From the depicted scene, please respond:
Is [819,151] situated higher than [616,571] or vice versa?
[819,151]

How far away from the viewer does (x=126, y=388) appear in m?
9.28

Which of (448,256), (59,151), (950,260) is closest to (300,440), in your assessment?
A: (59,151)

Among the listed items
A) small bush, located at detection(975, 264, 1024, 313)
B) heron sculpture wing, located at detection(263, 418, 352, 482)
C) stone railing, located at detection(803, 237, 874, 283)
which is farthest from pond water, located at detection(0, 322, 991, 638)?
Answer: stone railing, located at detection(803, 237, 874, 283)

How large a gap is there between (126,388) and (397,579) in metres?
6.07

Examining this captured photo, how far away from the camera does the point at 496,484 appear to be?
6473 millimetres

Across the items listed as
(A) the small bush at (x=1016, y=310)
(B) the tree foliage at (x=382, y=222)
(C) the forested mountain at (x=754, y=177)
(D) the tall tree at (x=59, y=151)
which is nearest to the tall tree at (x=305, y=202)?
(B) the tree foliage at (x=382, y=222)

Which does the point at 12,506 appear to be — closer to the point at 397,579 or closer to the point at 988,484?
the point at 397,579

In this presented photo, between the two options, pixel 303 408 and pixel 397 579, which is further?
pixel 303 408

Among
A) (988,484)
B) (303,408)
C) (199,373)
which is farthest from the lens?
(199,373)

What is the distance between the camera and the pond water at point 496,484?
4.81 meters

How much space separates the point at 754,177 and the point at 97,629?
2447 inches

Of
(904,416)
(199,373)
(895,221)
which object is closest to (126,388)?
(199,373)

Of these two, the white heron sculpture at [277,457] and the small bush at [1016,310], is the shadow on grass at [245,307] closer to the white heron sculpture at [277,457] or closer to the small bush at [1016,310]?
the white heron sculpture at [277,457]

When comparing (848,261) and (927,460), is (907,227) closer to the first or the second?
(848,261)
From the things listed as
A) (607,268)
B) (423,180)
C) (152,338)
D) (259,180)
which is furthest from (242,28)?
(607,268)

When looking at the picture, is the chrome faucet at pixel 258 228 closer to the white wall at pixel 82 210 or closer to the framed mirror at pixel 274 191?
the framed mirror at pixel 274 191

WHAT YOU ARE ASKED TO DO = Edit the rows above so that each occurrence of "small bush" becomes "low shrub", and keep every other part of the rows unchanged.

REPLY =
From the depicted scene, please respond:
Is [819,151] situated higher than [616,571] or vice versa?
[819,151]

How far away from the viewer does (x=126, y=388) appear in m?
9.28

Which of (448,256), (59,151), (950,260) is closest to (300,440), in your assessment?
A: (59,151)

Among the listed items
A) low shrub, located at detection(975, 264, 1024, 313)
B) heron sculpture wing, located at detection(263, 418, 352, 482)
C) stone railing, located at detection(803, 237, 874, 283)
which is farthest from pond water, located at detection(0, 322, 991, 638)?
Answer: stone railing, located at detection(803, 237, 874, 283)

How large a gap is there between (126,388) and (397,579) in metres?
6.07

Examining this captured photo, how far away from the camera does the point at 496,484 appear to be?
6473 millimetres

Across the items listed as
(A) the low shrub at (x=1016, y=310)
(B) the tree foliage at (x=382, y=222)
(C) the forested mountain at (x=754, y=177)
(D) the tall tree at (x=59, y=151)
which is nearest to the tall tree at (x=305, y=202)?
(B) the tree foliage at (x=382, y=222)

Which does the point at 12,506 appear to be — closer to the point at 397,579 or closer to the point at 988,484?
the point at 397,579

In this presented photo, between the two options, pixel 303 408 and pixel 397 579, which is further?
pixel 303 408

Among
A) (988,484)
B) (303,408)
C) (199,373)
which is farthest from the lens?
(199,373)

What is the distance between the camera and the pond water at point 496,484?
4.81 meters

How much space separates the point at 754,177 and the point at 97,629?
2447 inches

Of
(904,416)
(199,373)
(895,221)
which object is closest to (126,388)?
(199,373)

Of these two, the white heron sculpture at [277,457] and the low shrub at [1016,310], is the shadow on grass at [245,307] closer to the white heron sculpture at [277,457] or closer to the low shrub at [1016,310]?
the white heron sculpture at [277,457]

When comparing (848,261) and (927,460), is (907,227) closer to the first or the second?
(848,261)
From the things listed as
A) (607,268)
B) (423,180)
C) (152,338)
D) (259,180)
which is furthest from (242,28)?
(607,268)

When looking at the picture, is the chrome faucet at pixel 258 228 closer to the white wall at pixel 82 210 or closer to the framed mirror at pixel 274 191?
the framed mirror at pixel 274 191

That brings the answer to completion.